*** Opening Excerpt provided ***

Name:Harrison Location:United States

The Original Lovable Little Fuzzball

Here's the straight stuff.

The adventures of Harrison are true.
Try a few of his Crunchy Bites for a taste.
--Alpha Human Mom

Saturday, August 28, 2004

Pups for Peace Become Dogs of War

Human Female Meryl Yourish was kind enough to direct my attention to this story--thank you, HF Meryl. It's kinda' like deliverin' a high, hangin' curve ball to--well--pick the slugger of your choice. (You think I'm gonna' offend my readers by choosin' the wrong player?)

"The association Pups for Peace, financed by gifts from the Jewish diaspora has specially trained these dogs for five months and they are to be used in other towns," the official, Roni Latan, told AFP.

"The dogs are German Shepherds, Belgian Shepherds and Labradors, chosen for their hunting instincts, he said. "If they detect explosives they must alert the agents and above all must not take hold of the explosive."

"The Israeli army and police use bomb-sniffing dogs but it was the first time they have been used on public transport anywhere in the country."

Like it says at the top of the blog--"…cats simply cannot be trusted to do the heavy and sometimes dirty work required in the war on terror."

Just consider a fe-lying placed in such a position of urgent importance. Once you stop laughin' your butt off, you'd realize you could never get 'em to wear that yellow vest thingy without losin' half the skin off your arms. (I gotta' say, they are not the most attractive piece of outerwear I've ever seen, so I'm sorta' on the cats' side of that issue.) On to the next problem--the damn fe-lying would never get on the bus in the first place, simply because they know it's where they're supposed to be. You'd have to lay down a trail of pussy treats and pray.

Once they were done eatin', they'd have to plop their expansive posteriors in the middle of the aisle for their postprandial wash up. After that--if you're lucky and the gods are smiling--they might amble a few steps up and down to take a gander at the scenery. 'Course the odds are heavily weighed toward them barfin' up a toxic pile of masticated treats and fur rather than findin' any explosives. It's safe to say the bus, bus stop, and all life forms in the general vicinity would be returned to a subatomic existence before any fe-lying would manage to find a burnt out match much less a bomb.

*** Closing Excerpt provided ***

Tasks to carry out:
a) Please answer these questions about the blog post:
(i) Who directed Harrison's attention to the story?
(ii) For how long did Pups for Peace train the dogs?
(iii) What must the dogs do if they detect explosives?
b) List every dog breed named in the blog post.

*** Opening Information supplied ***

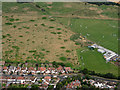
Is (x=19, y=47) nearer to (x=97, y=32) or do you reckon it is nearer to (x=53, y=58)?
(x=53, y=58)

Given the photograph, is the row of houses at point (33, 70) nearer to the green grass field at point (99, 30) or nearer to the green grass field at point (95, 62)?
the green grass field at point (95, 62)

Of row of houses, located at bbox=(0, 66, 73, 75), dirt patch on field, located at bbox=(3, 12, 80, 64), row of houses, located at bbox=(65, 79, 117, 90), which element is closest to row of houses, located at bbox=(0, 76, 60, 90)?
row of houses, located at bbox=(0, 66, 73, 75)

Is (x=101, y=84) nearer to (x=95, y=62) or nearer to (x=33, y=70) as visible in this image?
(x=95, y=62)

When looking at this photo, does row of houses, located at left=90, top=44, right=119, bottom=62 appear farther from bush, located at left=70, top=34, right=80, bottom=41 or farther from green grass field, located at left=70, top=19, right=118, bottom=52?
bush, located at left=70, top=34, right=80, bottom=41

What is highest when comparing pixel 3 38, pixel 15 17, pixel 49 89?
pixel 15 17

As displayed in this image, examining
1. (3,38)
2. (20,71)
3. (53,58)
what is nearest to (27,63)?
(20,71)

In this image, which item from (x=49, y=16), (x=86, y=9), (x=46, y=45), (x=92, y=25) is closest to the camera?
(x=46, y=45)

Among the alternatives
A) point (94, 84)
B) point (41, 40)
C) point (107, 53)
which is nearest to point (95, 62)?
point (107, 53)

*** Closing Information supplied ***

Solution set:
a)
(i) Meryl Yourish
(ii) Five months
(iii) They must alert the agents and must not take hold of the explosive.

b) German Shepherds, Belgian Shepherds, Labradors